# Is it worth putting an epoxy sealant over my garage?



## turfnsurf (Apr 29, 2020)

I like the idea of it protecting the slab on the inside from staining - I could wipe it off or mop over it. I also like the cool look.

Is there any value to doing it or is it mostly cosmetic? 
Are there any downsides to doing it?


----------



## ionicatoms (Mar 8, 2020)

Somebody put epoxy in my garage and now it's peeled up in random places. Apparently there is a correct / incorrect way to put it down. I didn't want to risk it, so I went with a polyaspartic coating at my parent's house.

My floor:


Parent's floor (newer):


----------



## turfnsurf (Apr 29, 2020)

ionicatoms said:


> Somebody put epoxy in my garage and now it's peeled up in random places. Apparently there is a correct / incorrect way to put it down. I didn't want to risk it, so I went with a polyaspartic coating at my parent's house.
> 
> My floor:
> 
> ...


So your parent's floor _isn't_ epoxy? 
Their floor looks like what I had in mind...I thought their finish was epoxy.

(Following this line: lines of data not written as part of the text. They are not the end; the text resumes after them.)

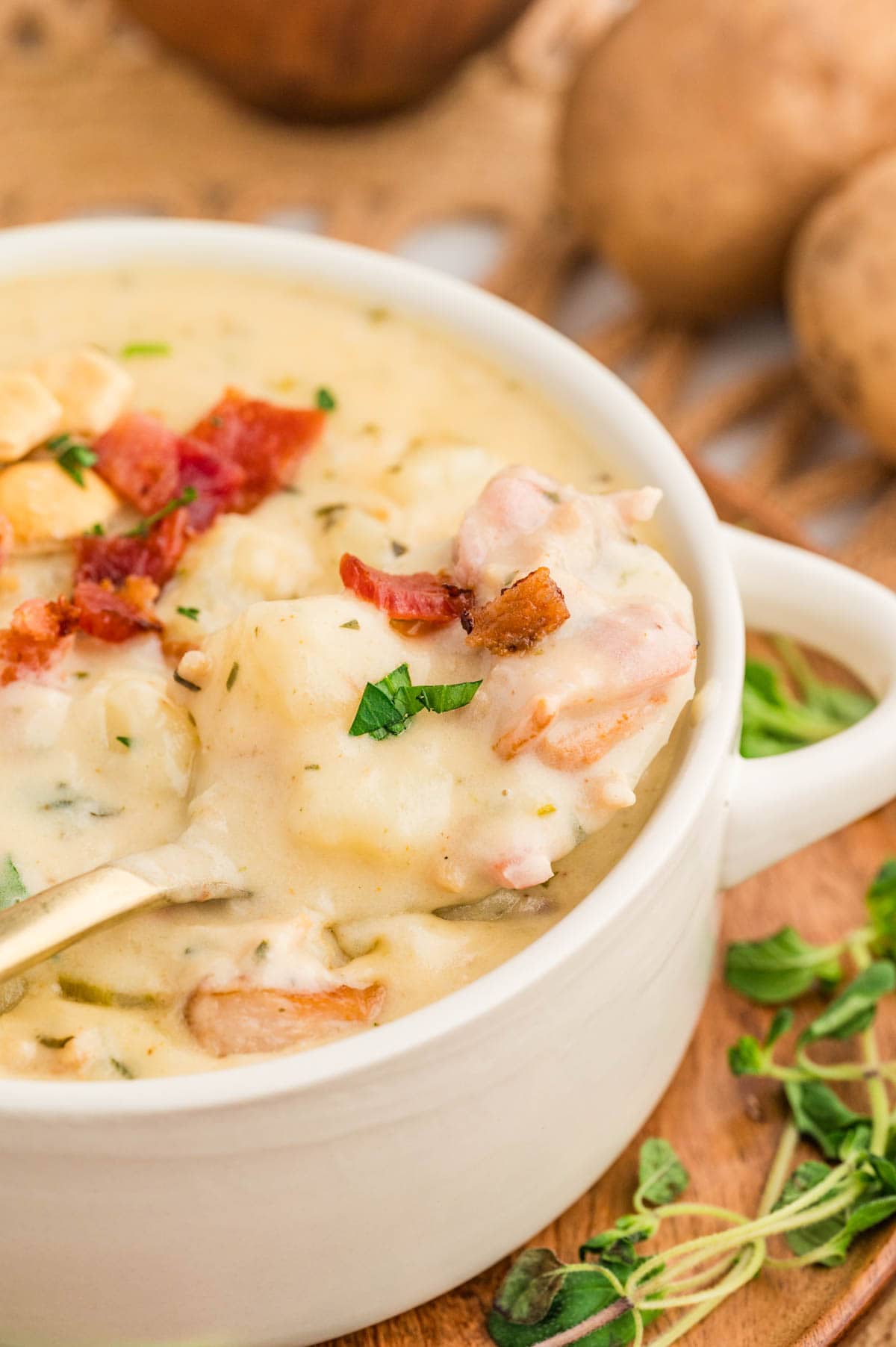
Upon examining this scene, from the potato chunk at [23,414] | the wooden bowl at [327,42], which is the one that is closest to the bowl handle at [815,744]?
the potato chunk at [23,414]

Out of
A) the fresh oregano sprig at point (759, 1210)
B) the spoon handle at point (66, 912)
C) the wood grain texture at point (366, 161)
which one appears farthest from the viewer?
the wood grain texture at point (366, 161)

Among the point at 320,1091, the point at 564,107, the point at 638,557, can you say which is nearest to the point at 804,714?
the point at 638,557

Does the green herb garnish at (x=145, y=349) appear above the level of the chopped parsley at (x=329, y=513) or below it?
below

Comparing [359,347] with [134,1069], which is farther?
[359,347]

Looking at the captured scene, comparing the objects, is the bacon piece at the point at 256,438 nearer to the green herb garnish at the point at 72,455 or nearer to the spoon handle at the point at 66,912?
the green herb garnish at the point at 72,455

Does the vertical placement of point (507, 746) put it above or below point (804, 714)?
above

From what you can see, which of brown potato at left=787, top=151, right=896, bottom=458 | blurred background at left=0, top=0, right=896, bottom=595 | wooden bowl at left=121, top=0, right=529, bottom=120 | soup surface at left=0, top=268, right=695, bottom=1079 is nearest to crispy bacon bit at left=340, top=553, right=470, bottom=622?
soup surface at left=0, top=268, right=695, bottom=1079

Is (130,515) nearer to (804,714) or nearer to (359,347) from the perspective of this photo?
(359,347)
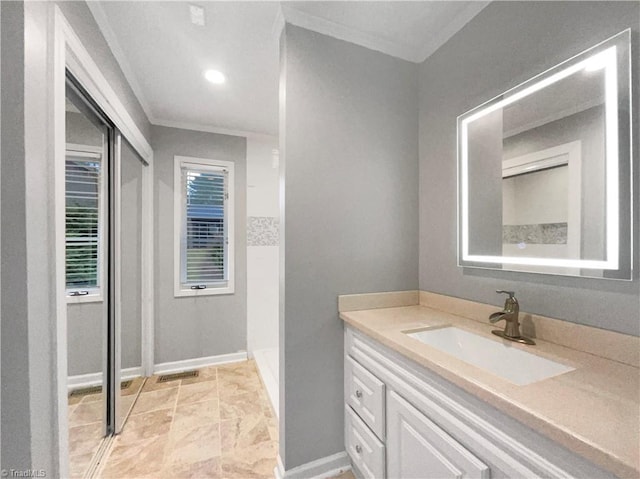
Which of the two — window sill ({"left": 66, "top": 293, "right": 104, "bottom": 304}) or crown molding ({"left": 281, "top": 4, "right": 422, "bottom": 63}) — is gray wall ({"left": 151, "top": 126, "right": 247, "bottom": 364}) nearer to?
window sill ({"left": 66, "top": 293, "right": 104, "bottom": 304})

Are there any benefits to getting what they did that are different than cosmetic benefits (i.e. spills don't seep into the concrete finish)


----------



## ionicatoms (Mar 8, 2020)

turfnsurf said:


> So your parent's floor _isn't_ epoxy?


Correct. It's polyaspartic. Not epoxy.

It's easy to clean and resists staining and fading. No hot tire pickup. Other benefits may include slip resistance if you add in some texture.

This is the company i used:
https://theonedayfloor.com/


----------



## ionicatoms (Mar 8, 2020)

Oh yeah, all their visitors comment on the floor. It gets a lot of compliments.


----------



## corneliani (Apr 2, 2019)

https://www.flooringinc.com/blog/polyaspartic-vs-epoxy/

I had the same done, and for $800 its not worth the DIY attempt. The buffing/sanding of the existing concrete with dustless buffers, to create great adhesion and remove contaminants, etc, is well worth the money right there. And if you notice they apply A TON of flakes vs what you get in the DIY kit! That's what makes it pop out when you see it. It's also a bit more textured of a finish due to those stacked flakes.


----------



## GeorgiaZLawn (Jun 15, 2021)

@corneliani What company did you use? Were you satisfied with the end result?


----------